Michael Blumenthal

1949 –

Michael Blumenthal, a poet, prose writer, and translator, was born in Vineland, New Jersey, on March 8, 1949. He grew up in a German-speaking home in the Washington Heights neighborhood of Manhattan. Blumenthal received his BA in philosophy from the State University of New York in Binghamton in 1969, and his JD from Cornell Law School in 1974. From 1985 to 1986, he studied clinical psychology at Antioch University and worked in private practice as a psychotherapist with Anglophone expatriates in Budapest.

Blumenthal’s debut collection, Sympathetic Magic (Water Mark Press, 1980), received the Water Mark Poets of North America First Book Prize. His other collections include, most recently, No Hurry: Poems 2000–2012 (Etruscan Press, 2012); And (BOA Editions, 2009); and Dusty Angel (BOA Editions, 1999), winner of the Isabella Stewart Gardner Prize. He is also the translator of And Yet: Selected Poems of Péter Kántor (Pleasure Boat Studios, 2009)

In his foreword to Blumenthal’s first book, writer Charles Fishman noted:

Like Gerald Stern or David Ignatow, Blumenthal has a genuine comic gift as well as a broad, deep sensibility that encompasses and transforms nearly everything he touches—nearly everything that touches him.

About his work, Grace Schulman has said, “Michael Blumenthal has the intelligence to sort out complexities, the innocence to see the world new, and the craft to combine those often incompatible qualities.”

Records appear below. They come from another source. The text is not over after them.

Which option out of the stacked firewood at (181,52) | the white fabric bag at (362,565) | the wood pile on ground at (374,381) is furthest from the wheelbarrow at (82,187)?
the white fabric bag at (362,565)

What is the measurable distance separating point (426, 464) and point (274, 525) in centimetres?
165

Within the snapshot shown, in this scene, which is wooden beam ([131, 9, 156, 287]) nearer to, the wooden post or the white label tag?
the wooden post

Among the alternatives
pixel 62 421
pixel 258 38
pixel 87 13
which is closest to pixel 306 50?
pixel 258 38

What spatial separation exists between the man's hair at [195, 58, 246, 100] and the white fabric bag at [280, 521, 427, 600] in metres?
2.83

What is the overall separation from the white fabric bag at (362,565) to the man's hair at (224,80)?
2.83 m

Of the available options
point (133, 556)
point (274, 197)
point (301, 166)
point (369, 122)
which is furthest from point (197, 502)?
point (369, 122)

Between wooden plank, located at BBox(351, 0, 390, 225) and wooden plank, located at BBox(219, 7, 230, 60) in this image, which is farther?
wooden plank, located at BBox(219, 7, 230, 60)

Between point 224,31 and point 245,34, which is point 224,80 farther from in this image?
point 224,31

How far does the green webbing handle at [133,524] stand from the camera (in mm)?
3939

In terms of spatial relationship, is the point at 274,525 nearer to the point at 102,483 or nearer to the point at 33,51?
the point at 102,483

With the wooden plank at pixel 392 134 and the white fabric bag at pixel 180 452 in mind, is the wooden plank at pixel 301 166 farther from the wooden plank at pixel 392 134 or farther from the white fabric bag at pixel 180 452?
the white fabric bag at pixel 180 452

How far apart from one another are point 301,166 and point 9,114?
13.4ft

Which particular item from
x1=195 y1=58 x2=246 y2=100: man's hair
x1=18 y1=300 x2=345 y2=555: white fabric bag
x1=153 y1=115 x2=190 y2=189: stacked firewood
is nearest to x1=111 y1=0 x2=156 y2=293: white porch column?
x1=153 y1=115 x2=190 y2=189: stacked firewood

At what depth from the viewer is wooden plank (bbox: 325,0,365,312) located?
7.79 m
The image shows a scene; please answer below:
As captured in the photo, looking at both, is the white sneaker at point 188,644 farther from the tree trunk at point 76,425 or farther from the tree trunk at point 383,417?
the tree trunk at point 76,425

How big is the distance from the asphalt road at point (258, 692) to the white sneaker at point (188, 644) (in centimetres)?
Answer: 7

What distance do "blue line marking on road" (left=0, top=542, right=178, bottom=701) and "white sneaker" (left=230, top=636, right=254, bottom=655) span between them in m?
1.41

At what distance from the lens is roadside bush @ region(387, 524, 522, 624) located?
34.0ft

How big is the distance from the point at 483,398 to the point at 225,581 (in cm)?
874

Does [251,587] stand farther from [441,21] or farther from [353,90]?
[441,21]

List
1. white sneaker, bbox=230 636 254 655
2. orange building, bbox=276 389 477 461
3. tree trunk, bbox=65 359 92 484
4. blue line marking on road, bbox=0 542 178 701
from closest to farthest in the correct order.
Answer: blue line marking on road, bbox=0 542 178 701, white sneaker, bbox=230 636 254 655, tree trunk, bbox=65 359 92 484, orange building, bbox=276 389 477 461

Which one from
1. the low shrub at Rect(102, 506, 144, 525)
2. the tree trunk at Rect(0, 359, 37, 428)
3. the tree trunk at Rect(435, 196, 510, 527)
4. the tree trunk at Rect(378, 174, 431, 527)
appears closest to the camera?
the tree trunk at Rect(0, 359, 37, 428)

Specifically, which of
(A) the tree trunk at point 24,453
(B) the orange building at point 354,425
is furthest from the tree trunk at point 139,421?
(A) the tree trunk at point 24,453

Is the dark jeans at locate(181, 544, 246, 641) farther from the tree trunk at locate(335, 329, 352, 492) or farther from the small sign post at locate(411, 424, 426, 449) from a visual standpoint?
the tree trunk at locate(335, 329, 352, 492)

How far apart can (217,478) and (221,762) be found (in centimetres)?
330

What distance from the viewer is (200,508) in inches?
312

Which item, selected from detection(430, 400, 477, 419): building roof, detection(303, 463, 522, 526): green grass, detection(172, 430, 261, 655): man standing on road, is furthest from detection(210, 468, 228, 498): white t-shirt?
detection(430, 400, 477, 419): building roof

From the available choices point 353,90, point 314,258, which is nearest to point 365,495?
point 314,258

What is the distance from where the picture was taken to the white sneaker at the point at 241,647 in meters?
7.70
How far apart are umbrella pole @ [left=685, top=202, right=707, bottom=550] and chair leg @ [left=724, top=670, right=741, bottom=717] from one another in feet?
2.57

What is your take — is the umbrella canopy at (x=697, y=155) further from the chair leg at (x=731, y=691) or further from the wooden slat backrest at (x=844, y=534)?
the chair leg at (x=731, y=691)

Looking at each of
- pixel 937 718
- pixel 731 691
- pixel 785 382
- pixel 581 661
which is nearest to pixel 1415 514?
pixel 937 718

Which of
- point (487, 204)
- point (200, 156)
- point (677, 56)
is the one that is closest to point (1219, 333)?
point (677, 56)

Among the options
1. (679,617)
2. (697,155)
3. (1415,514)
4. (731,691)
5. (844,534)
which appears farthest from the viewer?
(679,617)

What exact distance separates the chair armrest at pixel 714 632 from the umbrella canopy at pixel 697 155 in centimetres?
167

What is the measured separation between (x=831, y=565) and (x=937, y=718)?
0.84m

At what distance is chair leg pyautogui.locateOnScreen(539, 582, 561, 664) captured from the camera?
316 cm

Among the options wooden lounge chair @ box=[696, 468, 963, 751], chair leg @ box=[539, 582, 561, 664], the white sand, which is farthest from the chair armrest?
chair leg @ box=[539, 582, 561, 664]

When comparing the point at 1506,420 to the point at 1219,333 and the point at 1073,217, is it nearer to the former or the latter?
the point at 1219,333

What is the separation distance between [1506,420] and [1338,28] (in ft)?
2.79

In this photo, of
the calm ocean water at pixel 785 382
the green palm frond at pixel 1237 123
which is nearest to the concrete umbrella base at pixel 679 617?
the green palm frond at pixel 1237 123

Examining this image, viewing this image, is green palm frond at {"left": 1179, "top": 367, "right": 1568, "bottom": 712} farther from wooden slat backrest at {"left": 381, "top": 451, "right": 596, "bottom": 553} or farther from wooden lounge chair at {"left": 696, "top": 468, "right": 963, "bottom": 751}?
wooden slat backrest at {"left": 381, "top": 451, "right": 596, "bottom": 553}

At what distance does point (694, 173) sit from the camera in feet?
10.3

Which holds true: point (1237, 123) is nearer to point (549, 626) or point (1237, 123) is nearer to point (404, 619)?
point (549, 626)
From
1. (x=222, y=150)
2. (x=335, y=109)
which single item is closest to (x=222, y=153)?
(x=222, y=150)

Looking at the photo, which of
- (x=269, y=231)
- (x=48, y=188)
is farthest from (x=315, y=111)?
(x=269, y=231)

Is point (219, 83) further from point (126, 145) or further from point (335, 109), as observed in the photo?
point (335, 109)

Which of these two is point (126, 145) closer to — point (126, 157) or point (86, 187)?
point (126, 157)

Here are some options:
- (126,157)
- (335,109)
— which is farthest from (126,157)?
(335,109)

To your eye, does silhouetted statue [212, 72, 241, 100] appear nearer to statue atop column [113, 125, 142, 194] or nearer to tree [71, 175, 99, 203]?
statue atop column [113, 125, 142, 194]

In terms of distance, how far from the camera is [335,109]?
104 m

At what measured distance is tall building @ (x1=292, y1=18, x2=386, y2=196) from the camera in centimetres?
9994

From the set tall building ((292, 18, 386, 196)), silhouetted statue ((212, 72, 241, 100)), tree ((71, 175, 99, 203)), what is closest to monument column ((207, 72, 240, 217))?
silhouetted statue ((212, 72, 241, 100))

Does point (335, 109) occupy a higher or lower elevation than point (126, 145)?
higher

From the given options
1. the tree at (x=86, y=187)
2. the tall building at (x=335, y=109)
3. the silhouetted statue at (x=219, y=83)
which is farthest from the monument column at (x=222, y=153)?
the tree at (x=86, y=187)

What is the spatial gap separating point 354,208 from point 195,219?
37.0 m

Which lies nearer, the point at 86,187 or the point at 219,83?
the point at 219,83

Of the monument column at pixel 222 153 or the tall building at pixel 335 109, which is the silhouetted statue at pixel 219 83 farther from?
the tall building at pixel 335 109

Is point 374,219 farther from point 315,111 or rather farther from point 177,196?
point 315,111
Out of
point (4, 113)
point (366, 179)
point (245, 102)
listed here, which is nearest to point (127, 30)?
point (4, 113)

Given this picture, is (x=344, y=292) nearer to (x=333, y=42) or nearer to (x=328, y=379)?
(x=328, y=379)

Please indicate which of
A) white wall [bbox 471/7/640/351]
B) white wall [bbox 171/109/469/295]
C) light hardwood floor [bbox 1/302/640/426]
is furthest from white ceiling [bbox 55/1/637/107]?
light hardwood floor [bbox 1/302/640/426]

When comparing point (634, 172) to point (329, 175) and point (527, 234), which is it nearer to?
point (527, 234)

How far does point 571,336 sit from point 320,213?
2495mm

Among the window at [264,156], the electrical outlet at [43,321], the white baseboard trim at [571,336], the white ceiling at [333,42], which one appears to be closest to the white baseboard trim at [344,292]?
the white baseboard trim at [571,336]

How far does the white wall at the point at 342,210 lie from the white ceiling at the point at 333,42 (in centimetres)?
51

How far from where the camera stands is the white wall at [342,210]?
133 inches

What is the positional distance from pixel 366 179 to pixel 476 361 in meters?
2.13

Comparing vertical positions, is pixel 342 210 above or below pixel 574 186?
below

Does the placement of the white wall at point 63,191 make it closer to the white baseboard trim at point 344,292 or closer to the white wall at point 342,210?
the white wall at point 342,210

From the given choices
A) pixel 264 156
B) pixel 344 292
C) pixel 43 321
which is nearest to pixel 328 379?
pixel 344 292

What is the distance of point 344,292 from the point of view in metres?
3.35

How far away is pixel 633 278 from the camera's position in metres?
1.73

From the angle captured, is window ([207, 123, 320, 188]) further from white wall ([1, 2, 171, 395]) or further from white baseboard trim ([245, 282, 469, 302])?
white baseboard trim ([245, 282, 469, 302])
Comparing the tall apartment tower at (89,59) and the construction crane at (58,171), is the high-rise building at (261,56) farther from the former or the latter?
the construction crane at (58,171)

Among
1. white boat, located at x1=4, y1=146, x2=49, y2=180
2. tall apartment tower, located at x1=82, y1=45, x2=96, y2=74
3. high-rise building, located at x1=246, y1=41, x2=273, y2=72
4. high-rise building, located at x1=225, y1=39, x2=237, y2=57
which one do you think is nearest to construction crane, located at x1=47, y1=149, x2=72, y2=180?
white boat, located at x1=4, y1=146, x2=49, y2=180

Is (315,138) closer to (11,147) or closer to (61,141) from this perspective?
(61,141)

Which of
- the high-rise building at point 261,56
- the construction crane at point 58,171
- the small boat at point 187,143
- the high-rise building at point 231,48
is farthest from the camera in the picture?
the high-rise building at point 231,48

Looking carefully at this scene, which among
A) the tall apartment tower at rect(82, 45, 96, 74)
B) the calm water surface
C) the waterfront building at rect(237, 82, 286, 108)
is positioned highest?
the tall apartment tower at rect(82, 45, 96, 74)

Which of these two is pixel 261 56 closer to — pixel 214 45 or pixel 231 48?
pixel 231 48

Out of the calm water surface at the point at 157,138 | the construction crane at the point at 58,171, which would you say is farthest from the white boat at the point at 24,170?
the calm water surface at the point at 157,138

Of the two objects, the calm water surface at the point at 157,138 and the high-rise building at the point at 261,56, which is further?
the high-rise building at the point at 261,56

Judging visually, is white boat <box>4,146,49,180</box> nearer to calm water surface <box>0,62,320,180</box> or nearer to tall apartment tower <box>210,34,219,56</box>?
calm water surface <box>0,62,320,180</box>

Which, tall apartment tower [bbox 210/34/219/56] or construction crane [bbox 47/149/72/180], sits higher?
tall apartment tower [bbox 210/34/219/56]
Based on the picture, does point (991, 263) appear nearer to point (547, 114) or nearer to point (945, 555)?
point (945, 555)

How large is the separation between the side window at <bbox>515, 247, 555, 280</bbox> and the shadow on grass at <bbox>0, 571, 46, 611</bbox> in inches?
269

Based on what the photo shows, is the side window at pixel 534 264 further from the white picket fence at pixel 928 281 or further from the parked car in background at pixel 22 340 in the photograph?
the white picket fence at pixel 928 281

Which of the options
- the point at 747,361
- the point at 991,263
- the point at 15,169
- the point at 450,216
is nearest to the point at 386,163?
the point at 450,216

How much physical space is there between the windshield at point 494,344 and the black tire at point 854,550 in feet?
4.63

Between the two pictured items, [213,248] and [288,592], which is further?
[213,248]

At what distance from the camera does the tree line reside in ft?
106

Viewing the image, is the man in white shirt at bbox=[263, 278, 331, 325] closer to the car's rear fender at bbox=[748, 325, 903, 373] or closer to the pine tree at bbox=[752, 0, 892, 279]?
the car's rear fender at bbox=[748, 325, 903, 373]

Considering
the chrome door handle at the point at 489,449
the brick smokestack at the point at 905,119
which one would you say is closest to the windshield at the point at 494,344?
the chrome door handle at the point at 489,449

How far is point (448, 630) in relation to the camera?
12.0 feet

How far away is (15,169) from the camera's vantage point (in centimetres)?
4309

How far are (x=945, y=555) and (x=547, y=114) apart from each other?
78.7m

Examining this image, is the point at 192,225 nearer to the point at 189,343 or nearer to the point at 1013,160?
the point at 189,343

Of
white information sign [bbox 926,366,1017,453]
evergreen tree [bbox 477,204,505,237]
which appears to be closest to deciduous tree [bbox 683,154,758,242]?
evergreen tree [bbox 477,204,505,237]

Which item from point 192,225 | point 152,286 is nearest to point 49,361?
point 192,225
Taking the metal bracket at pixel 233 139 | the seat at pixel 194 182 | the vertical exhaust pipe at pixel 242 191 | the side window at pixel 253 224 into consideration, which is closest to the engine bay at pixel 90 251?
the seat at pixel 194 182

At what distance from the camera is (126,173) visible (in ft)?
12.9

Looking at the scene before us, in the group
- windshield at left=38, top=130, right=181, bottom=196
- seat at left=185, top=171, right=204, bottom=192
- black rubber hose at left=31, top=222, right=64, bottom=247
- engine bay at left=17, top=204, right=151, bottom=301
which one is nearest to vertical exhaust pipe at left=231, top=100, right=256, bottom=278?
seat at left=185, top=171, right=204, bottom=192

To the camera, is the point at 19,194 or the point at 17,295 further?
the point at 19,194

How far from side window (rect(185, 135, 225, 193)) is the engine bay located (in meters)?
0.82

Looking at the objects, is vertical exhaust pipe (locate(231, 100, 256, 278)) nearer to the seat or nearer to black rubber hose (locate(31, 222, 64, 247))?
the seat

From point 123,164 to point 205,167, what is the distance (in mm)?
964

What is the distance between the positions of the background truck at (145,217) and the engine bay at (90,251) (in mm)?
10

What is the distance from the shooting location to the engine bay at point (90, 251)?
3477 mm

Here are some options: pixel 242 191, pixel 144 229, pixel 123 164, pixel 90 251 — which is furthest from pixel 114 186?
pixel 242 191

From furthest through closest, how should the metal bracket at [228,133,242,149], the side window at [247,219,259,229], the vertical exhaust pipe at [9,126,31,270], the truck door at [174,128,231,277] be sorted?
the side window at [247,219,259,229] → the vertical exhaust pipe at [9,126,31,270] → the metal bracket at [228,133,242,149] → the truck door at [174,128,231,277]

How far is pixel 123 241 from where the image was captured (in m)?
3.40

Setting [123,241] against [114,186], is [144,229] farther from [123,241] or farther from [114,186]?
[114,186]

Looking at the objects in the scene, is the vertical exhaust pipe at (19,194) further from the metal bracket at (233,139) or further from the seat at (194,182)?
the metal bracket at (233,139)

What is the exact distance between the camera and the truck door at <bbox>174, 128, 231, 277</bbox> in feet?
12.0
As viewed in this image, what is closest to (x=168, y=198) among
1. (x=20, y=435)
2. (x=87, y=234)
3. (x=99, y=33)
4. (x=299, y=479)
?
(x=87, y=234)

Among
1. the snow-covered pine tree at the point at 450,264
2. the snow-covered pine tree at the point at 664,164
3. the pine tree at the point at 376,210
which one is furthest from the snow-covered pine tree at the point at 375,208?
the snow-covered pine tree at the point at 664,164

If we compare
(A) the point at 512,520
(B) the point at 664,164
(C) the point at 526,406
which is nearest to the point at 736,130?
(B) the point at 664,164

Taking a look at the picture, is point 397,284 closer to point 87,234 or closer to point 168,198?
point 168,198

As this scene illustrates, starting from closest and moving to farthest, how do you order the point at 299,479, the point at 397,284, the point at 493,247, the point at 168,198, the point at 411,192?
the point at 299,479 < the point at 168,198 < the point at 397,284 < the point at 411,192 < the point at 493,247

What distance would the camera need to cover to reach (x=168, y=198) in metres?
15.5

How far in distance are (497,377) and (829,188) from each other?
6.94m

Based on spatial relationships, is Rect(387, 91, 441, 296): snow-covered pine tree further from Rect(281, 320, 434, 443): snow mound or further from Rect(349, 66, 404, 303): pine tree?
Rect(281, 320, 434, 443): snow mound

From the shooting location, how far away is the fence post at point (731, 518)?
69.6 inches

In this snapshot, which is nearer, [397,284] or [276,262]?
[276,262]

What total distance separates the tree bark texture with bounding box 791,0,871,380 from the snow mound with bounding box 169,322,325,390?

Also the author of fiction and nonfiction, Blumenthal has published “Because They Needed Me”: The Incredible Struggle of Rita Miljo to Save the Orphaned Baboons of South Africa (Pleasure Boat Studios, 2015); Just Three Minutes, Please: Thinking Out Loud on Public Radio (Vandalia Press, 2013); and All My Mothers and Fathers: A Memoir (HarperCollins, 2002). Blumenthal has also published various prose translations. In 2009, he received the poetry prize from the Society for Contemporary Literature in German.

Blumenthal’s other honors include fellowships from the John Simon Guggenheim Memorial Foundation, the Ingram-Merrill Foundation, the National Endowment for the Arts, and the Rockefeller Foundation. In 1985, he was selected by Howard Nemerov to receive the Lavan Younger Poets Prize from the Academy of American Poets.

Blumenthal has lived in, and taught at universities in, France, Germany, Hungary, and Israel. He has served as the Copenhaver Distinguished Visiting Chair in Law and is presently a professor of law at West Virginia University.